This page was generated from examples/cf_mnist.ipynb.

Counterfactual instances on MNIST¶

Given a test instance \(X\), this method can generate counterfactual instances \(X^\prime\) given a desired counterfactual class \(t\) which can either be a class specified upfront or any other class that is different from the predicted class of \(X\).

The loss function for finding counterfactuals is the following:

\[L(X^\prime\vert X) = (f_t(X^\prime) - p_t)^2 + \lambda L_1(X^\prime, X).\]

The first loss term, guides the search towards instances \(X^\prime\) for which the predicted class probability \(f_t(X^\prime)\) is close to a pre-specified target class probability \(p_t\) (typically \(p_t=1\)). The second loss term ensures that the counterfactuals are close in the feature space to the original test instance.

In this notebook we illustrate the usage of the basic counterfactual algorithm on the MNIST dataset.

[1]:

import keras
from keras import backend as K
from keras.layers import Conv2D, Dense, Dropout, Flatten, MaxPooling2D, Input
from keras.models import Model, load_model
from keras.utils import to_categorical
import matplotlib
%matplotlib inline
import matplotlib.pyplot as plt
import numpy as np
import os
import tensorflow as tf
from time import time
from alibi.explainers import CounterFactual

Using TensorFlow backend.

Load and prepare MNIST data¶

[2]:

(x_train, y_train), (x_test, y_test) = keras.datasets.mnist.load_data()
print('x_train shape:', x_train.shape, 'y_train shape:', y_train.shape)
plt.gray()
plt.imshow(x_test[1]);

x_train shape: (60000, 28, 28) y_train shape: (60000,)

Prepare data: scale, reshape and categorize

[3]:

x_train = x_train.astype('float32') / 255
x_test = x_test.astype('float32') / 255
x_train = np.reshape(x_train, x_train.shape + (1,))
x_test = np.reshape(x_test, x_test.shape + (1,))
print('x_train shape:', x_train.shape, 'x_test shape:', x_test.shape)
y_train = to_categorical(y_train)
y_test = to_categorical(y_test)
print('y_train shape:', y_train.shape, 'y_test shape:', y_test.shape)

x_train shape: (60000, 28, 28, 1) x_test shape: (10000, 28, 28, 1)
y_train shape: (60000, 10) y_test shape: (10000, 10)

◆ Problem details ◆
Please reproduce, word for word, the stretch of the counterfactual notebook from "x_train shape: (60000, 28, 28)" through "x_test.shape + (1,))". The rows have nothing to do with the counterfactual notebook.

◆ Dataset entries ◆
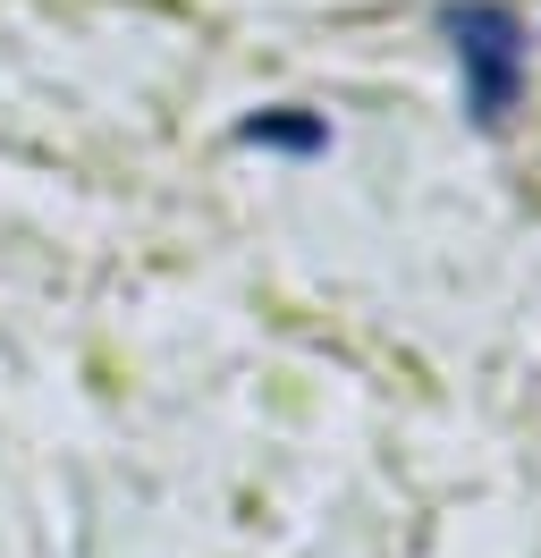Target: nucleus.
Returning <instances> with one entry per match:
<instances>
[{
  "instance_id": "1",
  "label": "nucleus",
  "mask_w": 541,
  "mask_h": 558,
  "mask_svg": "<svg viewBox=\"0 0 541 558\" xmlns=\"http://www.w3.org/2000/svg\"><path fill=\"white\" fill-rule=\"evenodd\" d=\"M448 43H457V76H466V110L482 128H500L525 85V26L500 0H448Z\"/></svg>"
},
{
  "instance_id": "2",
  "label": "nucleus",
  "mask_w": 541,
  "mask_h": 558,
  "mask_svg": "<svg viewBox=\"0 0 541 558\" xmlns=\"http://www.w3.org/2000/svg\"><path fill=\"white\" fill-rule=\"evenodd\" d=\"M237 136L270 144V153H313V144H322V119H304V110H263V119H245Z\"/></svg>"
}]
</instances>
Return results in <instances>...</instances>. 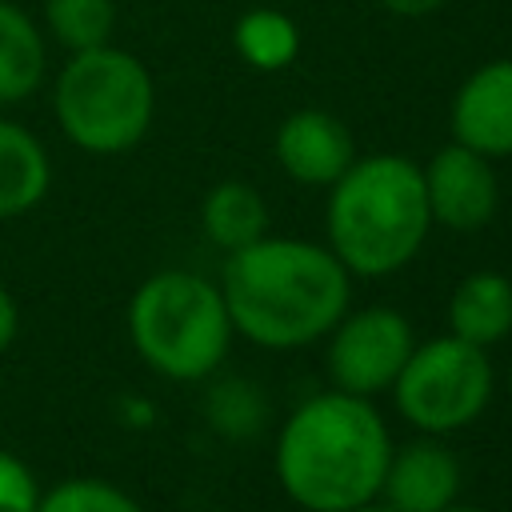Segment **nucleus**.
Listing matches in <instances>:
<instances>
[{
  "label": "nucleus",
  "mask_w": 512,
  "mask_h": 512,
  "mask_svg": "<svg viewBox=\"0 0 512 512\" xmlns=\"http://www.w3.org/2000/svg\"><path fill=\"white\" fill-rule=\"evenodd\" d=\"M220 296L232 332L260 348H304L348 312L352 272L328 244L260 236L224 260Z\"/></svg>",
  "instance_id": "nucleus-1"
},
{
  "label": "nucleus",
  "mask_w": 512,
  "mask_h": 512,
  "mask_svg": "<svg viewBox=\"0 0 512 512\" xmlns=\"http://www.w3.org/2000/svg\"><path fill=\"white\" fill-rule=\"evenodd\" d=\"M392 456L384 416L368 396L316 392L276 436V480L304 512H344L380 496Z\"/></svg>",
  "instance_id": "nucleus-2"
},
{
  "label": "nucleus",
  "mask_w": 512,
  "mask_h": 512,
  "mask_svg": "<svg viewBox=\"0 0 512 512\" xmlns=\"http://www.w3.org/2000/svg\"><path fill=\"white\" fill-rule=\"evenodd\" d=\"M428 228L424 176L408 156H356L328 192V248L352 276L400 272Z\"/></svg>",
  "instance_id": "nucleus-3"
},
{
  "label": "nucleus",
  "mask_w": 512,
  "mask_h": 512,
  "mask_svg": "<svg viewBox=\"0 0 512 512\" xmlns=\"http://www.w3.org/2000/svg\"><path fill=\"white\" fill-rule=\"evenodd\" d=\"M136 356L168 380L212 376L232 344V320L216 284L196 272H156L128 300Z\"/></svg>",
  "instance_id": "nucleus-4"
},
{
  "label": "nucleus",
  "mask_w": 512,
  "mask_h": 512,
  "mask_svg": "<svg viewBox=\"0 0 512 512\" xmlns=\"http://www.w3.org/2000/svg\"><path fill=\"white\" fill-rule=\"evenodd\" d=\"M60 132L92 156H116L144 140L156 116V84L144 60L124 48L100 44L68 52L52 84Z\"/></svg>",
  "instance_id": "nucleus-5"
},
{
  "label": "nucleus",
  "mask_w": 512,
  "mask_h": 512,
  "mask_svg": "<svg viewBox=\"0 0 512 512\" xmlns=\"http://www.w3.org/2000/svg\"><path fill=\"white\" fill-rule=\"evenodd\" d=\"M492 360L480 344H468L460 336H436L424 344H412L400 376L392 380L396 412L428 432L448 436L480 420V412L492 400Z\"/></svg>",
  "instance_id": "nucleus-6"
},
{
  "label": "nucleus",
  "mask_w": 512,
  "mask_h": 512,
  "mask_svg": "<svg viewBox=\"0 0 512 512\" xmlns=\"http://www.w3.org/2000/svg\"><path fill=\"white\" fill-rule=\"evenodd\" d=\"M412 324L404 312L372 304L344 312L328 332V376L332 388L352 396H380L400 376L412 352Z\"/></svg>",
  "instance_id": "nucleus-7"
},
{
  "label": "nucleus",
  "mask_w": 512,
  "mask_h": 512,
  "mask_svg": "<svg viewBox=\"0 0 512 512\" xmlns=\"http://www.w3.org/2000/svg\"><path fill=\"white\" fill-rule=\"evenodd\" d=\"M420 176L432 224H444L452 232H476L496 216L500 184L488 156L452 140L420 168Z\"/></svg>",
  "instance_id": "nucleus-8"
},
{
  "label": "nucleus",
  "mask_w": 512,
  "mask_h": 512,
  "mask_svg": "<svg viewBox=\"0 0 512 512\" xmlns=\"http://www.w3.org/2000/svg\"><path fill=\"white\" fill-rule=\"evenodd\" d=\"M452 140L500 160L512 156V60H488L452 96Z\"/></svg>",
  "instance_id": "nucleus-9"
},
{
  "label": "nucleus",
  "mask_w": 512,
  "mask_h": 512,
  "mask_svg": "<svg viewBox=\"0 0 512 512\" xmlns=\"http://www.w3.org/2000/svg\"><path fill=\"white\" fill-rule=\"evenodd\" d=\"M272 148H276V164L296 184H312V188H332L344 176V168L356 160L348 124L324 108H300L284 116Z\"/></svg>",
  "instance_id": "nucleus-10"
},
{
  "label": "nucleus",
  "mask_w": 512,
  "mask_h": 512,
  "mask_svg": "<svg viewBox=\"0 0 512 512\" xmlns=\"http://www.w3.org/2000/svg\"><path fill=\"white\" fill-rule=\"evenodd\" d=\"M460 492V460L436 436H416L392 448L380 496L392 512H444Z\"/></svg>",
  "instance_id": "nucleus-11"
},
{
  "label": "nucleus",
  "mask_w": 512,
  "mask_h": 512,
  "mask_svg": "<svg viewBox=\"0 0 512 512\" xmlns=\"http://www.w3.org/2000/svg\"><path fill=\"white\" fill-rule=\"evenodd\" d=\"M448 332L468 344H496L512 332V280L500 272H472L448 296Z\"/></svg>",
  "instance_id": "nucleus-12"
},
{
  "label": "nucleus",
  "mask_w": 512,
  "mask_h": 512,
  "mask_svg": "<svg viewBox=\"0 0 512 512\" xmlns=\"http://www.w3.org/2000/svg\"><path fill=\"white\" fill-rule=\"evenodd\" d=\"M52 184V160L44 144L16 120L0 116V220L32 212Z\"/></svg>",
  "instance_id": "nucleus-13"
},
{
  "label": "nucleus",
  "mask_w": 512,
  "mask_h": 512,
  "mask_svg": "<svg viewBox=\"0 0 512 512\" xmlns=\"http://www.w3.org/2000/svg\"><path fill=\"white\" fill-rule=\"evenodd\" d=\"M48 72V48L36 28V20L12 4L0 0V104L28 100Z\"/></svg>",
  "instance_id": "nucleus-14"
},
{
  "label": "nucleus",
  "mask_w": 512,
  "mask_h": 512,
  "mask_svg": "<svg viewBox=\"0 0 512 512\" xmlns=\"http://www.w3.org/2000/svg\"><path fill=\"white\" fill-rule=\"evenodd\" d=\"M200 224H204V236L224 248V252H236L252 240H260L268 232V204L264 196L244 184V180H224L216 184L204 204H200Z\"/></svg>",
  "instance_id": "nucleus-15"
},
{
  "label": "nucleus",
  "mask_w": 512,
  "mask_h": 512,
  "mask_svg": "<svg viewBox=\"0 0 512 512\" xmlns=\"http://www.w3.org/2000/svg\"><path fill=\"white\" fill-rule=\"evenodd\" d=\"M232 44L240 52L244 64H252L256 72H276L288 68L300 52V32L296 24L276 12V8H252L236 20L232 28Z\"/></svg>",
  "instance_id": "nucleus-16"
},
{
  "label": "nucleus",
  "mask_w": 512,
  "mask_h": 512,
  "mask_svg": "<svg viewBox=\"0 0 512 512\" xmlns=\"http://www.w3.org/2000/svg\"><path fill=\"white\" fill-rule=\"evenodd\" d=\"M44 24L68 52L112 44L116 0H44Z\"/></svg>",
  "instance_id": "nucleus-17"
},
{
  "label": "nucleus",
  "mask_w": 512,
  "mask_h": 512,
  "mask_svg": "<svg viewBox=\"0 0 512 512\" xmlns=\"http://www.w3.org/2000/svg\"><path fill=\"white\" fill-rule=\"evenodd\" d=\"M36 512H144L124 488L96 480V476H72L56 488L40 492Z\"/></svg>",
  "instance_id": "nucleus-18"
},
{
  "label": "nucleus",
  "mask_w": 512,
  "mask_h": 512,
  "mask_svg": "<svg viewBox=\"0 0 512 512\" xmlns=\"http://www.w3.org/2000/svg\"><path fill=\"white\" fill-rule=\"evenodd\" d=\"M208 416L220 432L228 436H248L252 428H260L264 420V400L248 388V380H228L224 388L212 392L208 400Z\"/></svg>",
  "instance_id": "nucleus-19"
},
{
  "label": "nucleus",
  "mask_w": 512,
  "mask_h": 512,
  "mask_svg": "<svg viewBox=\"0 0 512 512\" xmlns=\"http://www.w3.org/2000/svg\"><path fill=\"white\" fill-rule=\"evenodd\" d=\"M40 484L24 460L0 448V512H36Z\"/></svg>",
  "instance_id": "nucleus-20"
},
{
  "label": "nucleus",
  "mask_w": 512,
  "mask_h": 512,
  "mask_svg": "<svg viewBox=\"0 0 512 512\" xmlns=\"http://www.w3.org/2000/svg\"><path fill=\"white\" fill-rule=\"evenodd\" d=\"M16 332H20V312H16L12 292L0 284V352H8V348H12Z\"/></svg>",
  "instance_id": "nucleus-21"
},
{
  "label": "nucleus",
  "mask_w": 512,
  "mask_h": 512,
  "mask_svg": "<svg viewBox=\"0 0 512 512\" xmlns=\"http://www.w3.org/2000/svg\"><path fill=\"white\" fill-rule=\"evenodd\" d=\"M392 16H404V20H420V16H432L444 0H380Z\"/></svg>",
  "instance_id": "nucleus-22"
},
{
  "label": "nucleus",
  "mask_w": 512,
  "mask_h": 512,
  "mask_svg": "<svg viewBox=\"0 0 512 512\" xmlns=\"http://www.w3.org/2000/svg\"><path fill=\"white\" fill-rule=\"evenodd\" d=\"M344 512H392L388 504H376V500H368V504H356V508H344Z\"/></svg>",
  "instance_id": "nucleus-23"
},
{
  "label": "nucleus",
  "mask_w": 512,
  "mask_h": 512,
  "mask_svg": "<svg viewBox=\"0 0 512 512\" xmlns=\"http://www.w3.org/2000/svg\"><path fill=\"white\" fill-rule=\"evenodd\" d=\"M444 512H484V508H456V504H448Z\"/></svg>",
  "instance_id": "nucleus-24"
},
{
  "label": "nucleus",
  "mask_w": 512,
  "mask_h": 512,
  "mask_svg": "<svg viewBox=\"0 0 512 512\" xmlns=\"http://www.w3.org/2000/svg\"><path fill=\"white\" fill-rule=\"evenodd\" d=\"M508 388H512V368H508Z\"/></svg>",
  "instance_id": "nucleus-25"
}]
</instances>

◆ Exercise result ◆
x_train shape: (60000, 28, 28) y_train shape: (60000,)

Prepare data: scale, reshape and categorize

[3]:

x_train = x_train.astype('float32') / 255
x_test = x_test.astype('float32') / 255
x_train = np.reshape(x_train, x_train.shape + (1,))
x_test = np.reshape(x_test, x_test.shape + (1,))